23 June, 2004

The US is one of South Africa's key trading partners for both South African export promotion and inward investment mobilization. The trade and investment relationship between the two countries has been growing since 1994. The trade balance has turned in favor of South Africa and reached R4,5bn in 2001. Traditionally the US exports more value-added products to South Africa while South Africa exports raw material to the US.

However, this situation is changing particularly since the introduction of the Africa Growth and Opportunity Act (AGOA) which allows duty-free access of exports into the US. The first two Sub-Saharan Africa (SSA) countries to be approved under Agoa were Mauritius and Kenya, followed by South Africa, Madagascar and Lesotho. However, the number of countries is continually changing as more are granted approval under the Act.

At present, one of the major benefits is that AGOA gives a major boost to the clothing manufacturing industry in South Africa. Various categories of duty-free access for clothing articles are provided for. These can be summarized as follows:

  • Duty-free and quota-free access for clothing manufactured in SSA from fabric wholly formed and cut in the USA from yarns wholly produced in the USA;
  • Duty-free and quota-free access for clothing manufactured in SSA from fabric wholly formed in the USA and assembled from thread formed in the USA;
  • Duty-free access for clothing manufactured in SSA from fabric manufactured in SSA from yarn originating in the USA or SSA, but subject to a quota equivalent to 1,5% in year 1, rising in year 8 to 3,5% of the value of total clothing imports into the USA;
  • Duty-free access for clothing manufactured in lesser-developed SSA countries, regardless of the origin of the fabric up until September 2004 and subject to the above quota;
  • Duty-free and quota-free access for sweaters of cashmere or of 18,5 micron or finer wool, knit-to-shape in SSA;
  • Duty-free and quota-free access for clothing manufactured from fabric or yarn not available in commercial quantities in the USA; and
  • Duty-free and quota-free access for hand-loomed, hand-made and folklore articles. Certain concessions are provided for in the case of the use of foreign origin interlinings, finishings and trimmings in the manufacture in SSA of clothing as long as the value of these items does not exceed 25% of the value of the clothing article.

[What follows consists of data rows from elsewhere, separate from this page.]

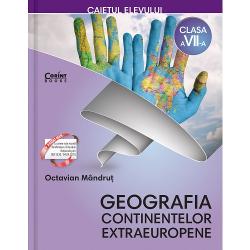 Caiet geografia continentelor extraeuropene clasa a VII a editia 2018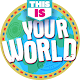 THIS IS… Your World Download on Windows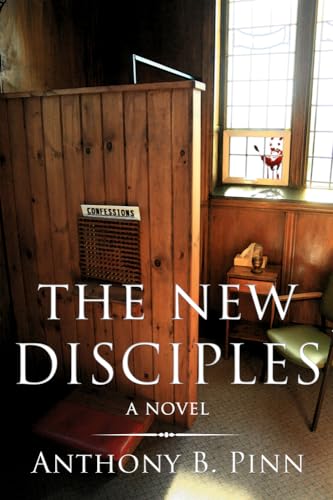 The New Disciples: A Novel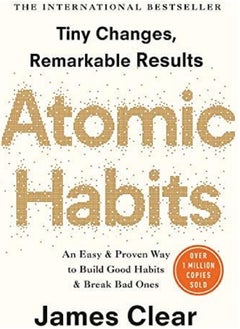 Atomic Habits An Easy Proven Way to Build Good Habits & Break Bad Ones by James Clear  - Image 1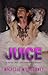 Juice (The O'Malleys #1)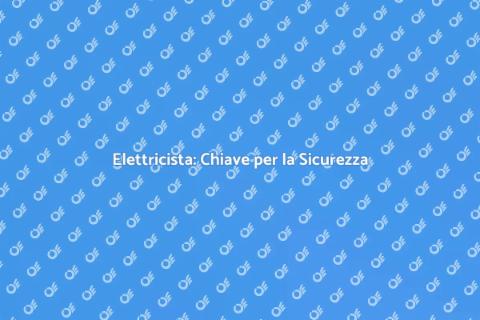 Lavoro di un Elettricista Essenziale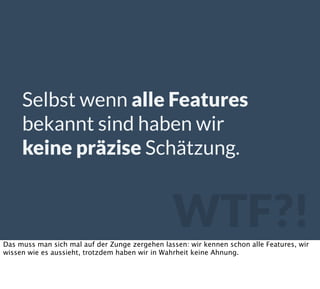 Selbst wenn alle Features
bekannt sind haben wir
keine präzise Schätzung.
WTF?!Das muss man sich mal auf der Zunge zergehen lassen: wir kennen schon alle Features, wir
wissen wie es aussieht, trotzdem haben wir in Wahrheit keine Ahnung.
 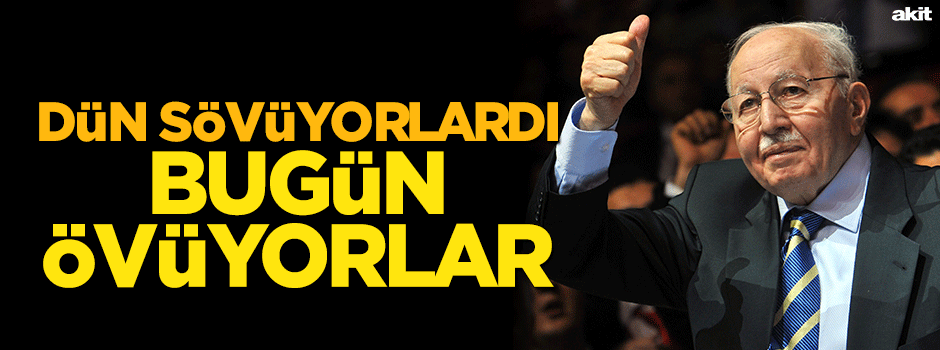 Dün sövüyorlardı bugün övüyorlar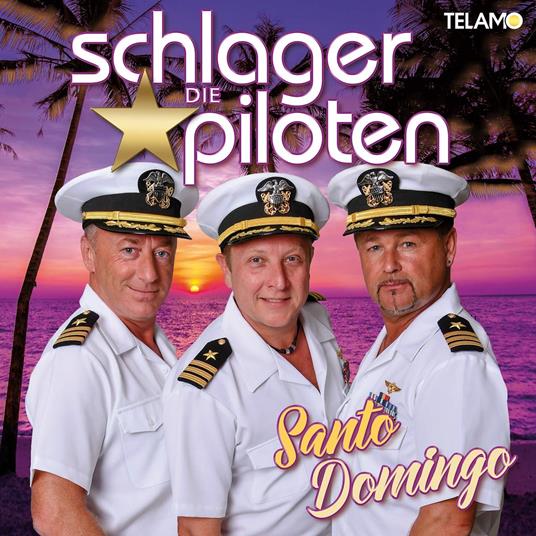 Santo Domingo - CD Audio di Die Schlagerpiloten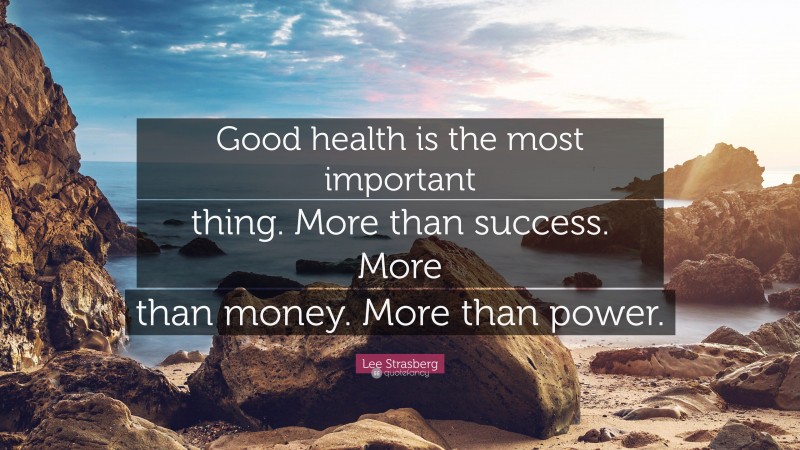 Lee Strasberg Quote: “Good health is the most important thing. More than success. More than money. More than power.”
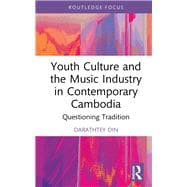Youth Culture and the Music Industry in Contemporary Cambodia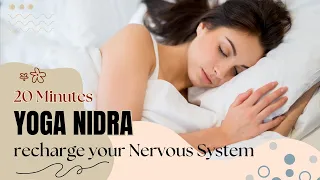 20 Minute Yoga Nidra For Deep Rest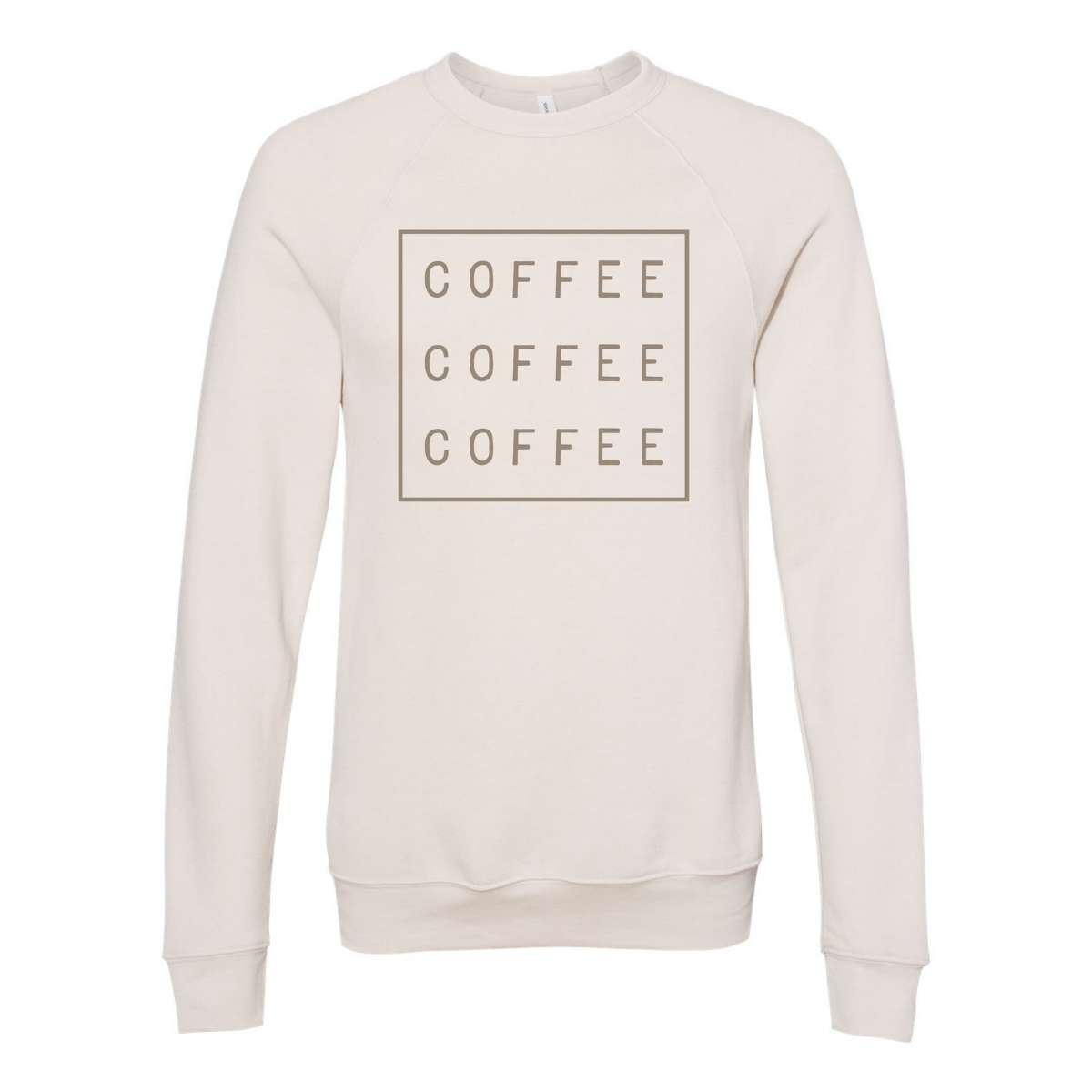 Coffee Coffee Coffee Sweatshirt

Another concession is that non-USA or non-SSA fiber and yarn is permitted in the manufacture of clothing up to 7% by weight of the garment.

The legislative process is currently underway in the USA, whereby proposed additions and amendments to AGOA are being considered: the so-called AGOA II or Bush's African Enterprise Initiative. Aspects that will be important for South Africa and indeed many other SSA countries to have changed would be the extension of AGOA beyond September 2008, the termination on 30 September 2004 and the non-extension to higher developed SSA countries of the third country fabric concession, the inclusion of yarns, fabrics and household textiles as qualifying for duty-free access and a number of the other existing provisions of AGOA.